SIX STEPS TO LOWERING YOUR RISK OF COLON CANCER

  • Get regular colorectal cancer screenings beginning at age 50. If you have a personal or family history of colorectal cancer or colorectal polyps, or a personal history of another cancer or inflammatory bowel disease, talk to your doctor about earlier screening.
  • Eat plenty of fiber - between 20 to 35 grams of fiber each day from fruits, vegetables, whole grain bread and cereals, nuts and beans.
  • Eat a low-fat diet.
  • Eat foods with folate such as leafy green vegetables.
  • Don’t drink excessive alcohol or smoke. If you use alcohol, drink only in moderation. Alcohol and tobacco in combination are linked to colorectal cancer and other gastrointestinal cancers. If you use tobacco, quit. If you don’t use tobacco, don’t start.
  • Exercise for at least 20 minutes three to four days each week. Moderate exercise such as walking, gardening, or climbing steps may help reduce your risk.
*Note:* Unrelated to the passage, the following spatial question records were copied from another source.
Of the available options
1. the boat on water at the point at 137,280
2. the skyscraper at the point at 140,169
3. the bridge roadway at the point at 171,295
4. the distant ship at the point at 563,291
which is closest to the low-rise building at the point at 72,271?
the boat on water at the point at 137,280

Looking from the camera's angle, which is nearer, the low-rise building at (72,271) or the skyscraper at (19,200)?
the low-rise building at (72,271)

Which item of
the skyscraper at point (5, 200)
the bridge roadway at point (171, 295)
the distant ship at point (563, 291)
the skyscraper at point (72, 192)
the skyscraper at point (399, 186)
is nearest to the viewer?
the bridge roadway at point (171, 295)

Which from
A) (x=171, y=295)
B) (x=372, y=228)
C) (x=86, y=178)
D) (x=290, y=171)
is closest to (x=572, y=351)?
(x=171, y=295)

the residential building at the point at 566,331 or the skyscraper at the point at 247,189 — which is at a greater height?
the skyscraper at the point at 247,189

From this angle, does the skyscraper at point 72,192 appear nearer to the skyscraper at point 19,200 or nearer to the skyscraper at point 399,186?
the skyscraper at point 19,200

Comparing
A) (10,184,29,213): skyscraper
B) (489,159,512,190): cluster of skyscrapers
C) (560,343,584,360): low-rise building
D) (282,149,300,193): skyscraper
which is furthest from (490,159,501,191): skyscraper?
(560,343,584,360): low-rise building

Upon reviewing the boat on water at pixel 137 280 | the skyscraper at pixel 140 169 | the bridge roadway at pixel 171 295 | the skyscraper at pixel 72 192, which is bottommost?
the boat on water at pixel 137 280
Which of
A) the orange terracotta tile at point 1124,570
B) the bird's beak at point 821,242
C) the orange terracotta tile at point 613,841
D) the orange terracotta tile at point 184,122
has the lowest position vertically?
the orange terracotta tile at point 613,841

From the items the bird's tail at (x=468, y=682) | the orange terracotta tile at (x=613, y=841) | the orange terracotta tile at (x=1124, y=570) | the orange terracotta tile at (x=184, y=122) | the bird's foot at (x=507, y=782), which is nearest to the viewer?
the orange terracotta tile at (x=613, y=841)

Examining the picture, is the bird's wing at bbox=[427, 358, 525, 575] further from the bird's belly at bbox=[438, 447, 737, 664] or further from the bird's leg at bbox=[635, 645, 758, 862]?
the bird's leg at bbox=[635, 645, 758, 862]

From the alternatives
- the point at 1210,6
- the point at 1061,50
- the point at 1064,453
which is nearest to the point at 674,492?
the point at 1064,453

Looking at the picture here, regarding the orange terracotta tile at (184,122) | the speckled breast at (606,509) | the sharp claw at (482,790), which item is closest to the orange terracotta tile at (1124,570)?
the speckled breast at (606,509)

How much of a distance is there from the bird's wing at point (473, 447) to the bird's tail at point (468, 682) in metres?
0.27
WHAT IS A COLON AND RECTAL SURGEON?

Colon and rectal surgeons are experts in the surgical and non-surgical treatment of diseases of the colon, rectum and anus. They have completed advanced surgical training in the treatment of these diseases as well as full general surgical training. Board-certified colon and rectal surgeons complete residencies in general surgery and colon and rectal surgery, and pass intensive examinations conducted by the American Board of Surgery and the American Board of Colon and Rectal Surgery. They are well-versed in the treatment of both benign and malignant diseases of the colon, rectum and anus and are able to perform routine screening examinations and surgically treat conditions if indicated to do so.

DISCLAIMER

The American Society of Colon and Rectal Surgeons is dedicated to ensuring high-quality patient care by advancing the science, prevention and management of disorders and diseases of the colon, rectum and anus. These brochures are inclusive but not prescriptive. Their purpose is to provide information on diseases and processes, rather than dictate a specific form of treatment. They are intended for the use of all practitioners, health care workers and patients who desire information about the management of the conditions addressed. It should be recognized that these brochures should not be deemed inclusive of all proper methods of care or exclusive of methods of care reasonably directed to obtain the same results. The ultimate judgment regarding the propriety of any specific procedure must be made by the physician in light of all the circumstances presented by the individual patient.